As another optional feature, the control circuit may use summing unit 36 for summing the values indicative of the individual phase currents of the power converter. Moreover, to account for offset voltages at the output of the power converter, the optional Delta Vout determination unit 37 may be used. The offset voltages may be generated by various leakage currents at the output of the power converter. Said leakages may be induced to the load and they may be caused by components of the voltage regulator as well as from other rails in the system. The offset voltage may result from such leakages when the voltage regulator is not regulating. As a controller, it is desirable to preposition the target output to ramp starting from the offset voltage instead of OV to prevent stress on the leakage paths.

By using a suitable Prebias Vout voltage, these offset voltages may be counteracted. The Vout determination unit 37 may determine a difference between the measured/sensed output voltage Vout and said Prebias voltage (e.g. Vout-Prebias Vout).

As shown in FIG. 3, the open circuit condition associated with the sensed voltage may be reported (Remote sense fault reporting) and the control circuit may react accordingly. For instance, in order to avoid an overvoltage at the output of the power converter, the power converter may be turned off completely.

The presented output voltage sense protection OSP may have the following advantages: It may reliably protect the output load and may report the remote sense fault which will give the clear direction to the user where the problem is coming from. Moreover, no additional analog change is required, hence no controller re-spin. This feature may be implemented by a firmware patch and customers only need to update the firmware for their control circuits in the field to get this feature. Thus, the disclosed subject matter may increase reliability and robustness of power converter control, in particular in the field of multiphase controller products.

FIG. 4 shows experimental results for control with and without OSP. In the left diagram of FIG. 4, OSP according to the present disclosed subject matter is enabled and a short condition with a short across the remote volage sense lines occurs. The duration of the predetermined time interval is tosp=50 us. The current fault threshold (Ipeak threshold at tOSP) is 29 A, and the voltage fault threshold (Delta Vout threshold at tOSP) is set to 200 mV. As a result, the voltage regulator VR (also denoted as power converter) is shutdown since the (maximum) output current has reached 60 A at the end of the predetermined time interval.

In the right diagram of FIG. 4, OSP according to the present disclosed subject matter is disabled. The control circuit is blind and mistakenly thinks that the output voltage Vout is not ramping up. In this scenario, the output current is rising up to 120 A and is only stopped by the conventional overcurrent protection OCP mechanism which shuts down the voltage regulator. At the time of shutdown, however, the output voltage is already 400 mV above the regular boot level of 1.2V.

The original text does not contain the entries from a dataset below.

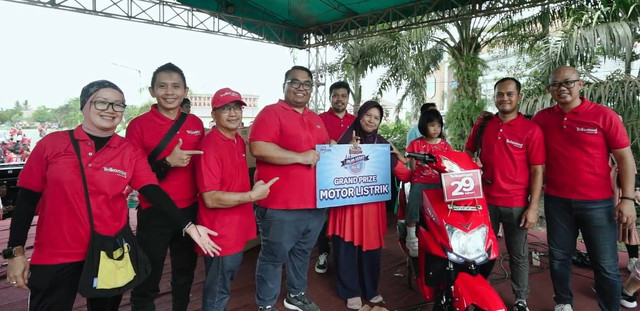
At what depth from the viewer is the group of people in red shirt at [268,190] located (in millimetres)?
1644

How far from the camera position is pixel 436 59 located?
11203 millimetres

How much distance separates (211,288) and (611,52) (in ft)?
22.2

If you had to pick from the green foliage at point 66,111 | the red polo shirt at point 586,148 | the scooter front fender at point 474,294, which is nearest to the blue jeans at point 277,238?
the scooter front fender at point 474,294

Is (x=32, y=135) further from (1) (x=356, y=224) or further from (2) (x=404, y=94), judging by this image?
(1) (x=356, y=224)

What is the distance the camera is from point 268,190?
211 cm

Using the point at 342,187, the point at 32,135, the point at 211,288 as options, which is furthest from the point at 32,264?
the point at 32,135

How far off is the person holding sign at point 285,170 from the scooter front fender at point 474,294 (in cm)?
107

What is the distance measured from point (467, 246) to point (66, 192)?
2.14 meters

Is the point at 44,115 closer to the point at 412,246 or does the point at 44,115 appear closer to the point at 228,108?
the point at 228,108

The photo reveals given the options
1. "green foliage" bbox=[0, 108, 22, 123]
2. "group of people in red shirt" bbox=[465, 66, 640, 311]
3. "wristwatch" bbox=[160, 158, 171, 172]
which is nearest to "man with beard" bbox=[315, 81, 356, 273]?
"group of people in red shirt" bbox=[465, 66, 640, 311]

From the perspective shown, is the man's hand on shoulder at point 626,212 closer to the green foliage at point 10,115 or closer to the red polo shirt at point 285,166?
the red polo shirt at point 285,166

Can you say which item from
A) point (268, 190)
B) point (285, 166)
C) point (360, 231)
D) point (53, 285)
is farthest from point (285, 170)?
point (53, 285)

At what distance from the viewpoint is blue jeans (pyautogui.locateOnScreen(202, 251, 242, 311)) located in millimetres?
2113

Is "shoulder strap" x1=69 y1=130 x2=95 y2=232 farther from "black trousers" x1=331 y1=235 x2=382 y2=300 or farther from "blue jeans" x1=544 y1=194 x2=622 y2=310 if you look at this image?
"blue jeans" x1=544 y1=194 x2=622 y2=310
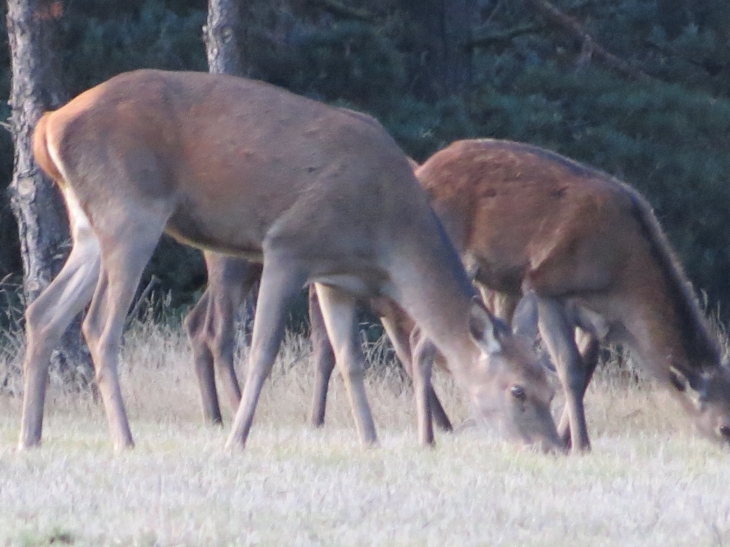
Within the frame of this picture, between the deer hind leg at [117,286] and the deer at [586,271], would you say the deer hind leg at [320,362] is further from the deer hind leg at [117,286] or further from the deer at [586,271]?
the deer hind leg at [117,286]

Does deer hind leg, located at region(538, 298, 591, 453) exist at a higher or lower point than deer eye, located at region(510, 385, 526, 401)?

It should be noted that the description and drawings merely illustrate the principles of the proposed methods and systems. Those skilled in the art will be able to implement various arrangements that, although not explicitly described or shown herein, embody the principles of the disclosed subject matter and are included within its spirit and scope. Furthermore, all examples and embodiment outlined in the present document are principally intended expressly to be only for explanatory purposes to help the reader in understanding the principles of the proposed methods and systems. Furthermore, all statements herein providing principles, aspects, and embodiments of the disclosed subject matter, as well as specific examples thereof, are intended to encompass equivalents thereof.